Magozzi handed her another file. ‘I brought the photos of the overseas victims that Interpol faxed over, but the quality sucks. They were photocopies in the first place, and you said you wanted originals.’

Grace glanced at them and wrinkled her nose. Magozzi thought it was about the cutest thing he’d ever seen happen to a human face. ‘We’ll start with Fischer then, and if we don’t get any hits, I can try the photocopies. It’s a slow program. I’ll get it started.’

They followed her up to the doorway of her office, but didn’t go in. Charlie and Magozzi had seen her roll her chair at high speed from one end to the other when she was working more than one computer, and knew better than to get underfoot. Gino avoided small rooms with computers as a matter of course, convinced they emitted some kind of radiation that might have a deleterious effect on cherished body parts.

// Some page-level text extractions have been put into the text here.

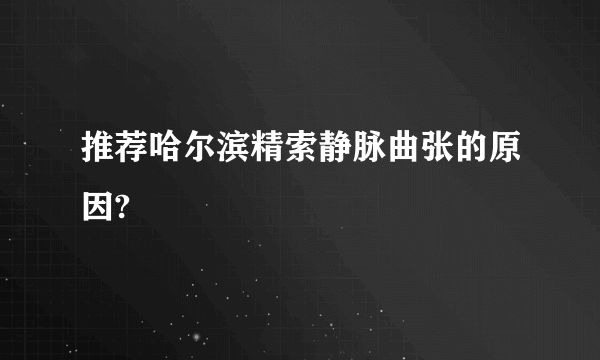 推荐哈尔滨精索静脉曲张的原因?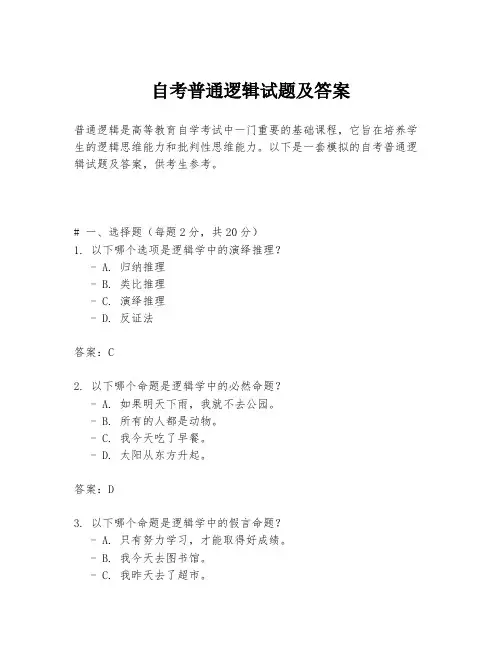 自考普通逻辑试题及答案

普通逻辑是高等教育自学考试中一门重要的基础课程，它旨在培养学生的逻辑思维能力和批判性思维能力。以下是一套模拟的自考普通逻辑试题及答案，供考生参考。

# 一、选择题（每题 2 分，共 20 分）
1. 以下哪个选项是逻辑学中的演绎推理？
- A. 归纳推理
- B. 类比推理
- C. 演绎推理
- D. 反证法

答案：C

2. 以下哪个命题是逻辑学中的必然命题？
- A. 如果明天下雨，我就不去公园。
- B. 所有的人都是动物。
- C. 我今天吃了早餐。
- D. 太阳从东方升起。

答案：D

3. 以下哪个命题是逻辑学中的假言命题？
- A. 只有努力学习，才能取得好成绩。
- B. 我今天去图书馆。
- C. 我昨天去了超市。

Grace settled in front of a large computer Gino thought looked particularly dangerous, and proceeded to do confusing things with a mouse, which he could identify; and with another machine, which he couldn’t. ‘What is that? Looks like a teeny-weeny mangle.’

‘What on earth is a mangle?’ Grace asked without looking up.

‘You know. One of those ironing machines. You stick wrinkled clothes in one end and they come out the other all pressed and flat. Sheets and tablecloths and stuff. It’s kind of cool, actually.’

‘That’s a scanner, Gino,’ Magozzi informed him.

‘What’s a scanner?’

Grace snapped them a look. ‘You two want to know what I’m doing or not?’

‘Absolutely,’ Gino said.

‘I just scanned Arlen Fischer’s photograph into the new face-recognition program I’m working on.’

‘We’ve got one of those,’ Gino said, glancing at Magozzi. ‘Don’t we have one of those?’

‘I don’t think so.’

Grace rolled her eyes and kept typing. ‘If you had one, which you don’t, it would be the Flintstone version. Some of the facial-recognition programs out there draw on a single database – like the setups they’ve got at some of the airports. They’ve got one database with photos of known terrorists, criminals, and anybody else who’s red-flagged; the machine takes a digital photo of the guy walking through the security line, and checks it against all the photos in their database.’

Gino was pretty impressed. ‘I get it. The facial-recognition program is like a witness, and the database is like a mug book. It looks at all the pictures and picks out the bad guy.’

‘Exactly.’

‘Well that sounds simple enough.’

‘It would be, if there were a single database with a picture of every single Nazi in it, but there isn’t. What we’ve got is hundreds of individual Web sites with archive photos of some Nazis. So what we’re left with is entering each site one by one, pulling out each picture one by one, and entering those into the recognition software that runs comparisons with Arlen Fischer’s picture. You could spend your life on that kind of a search.’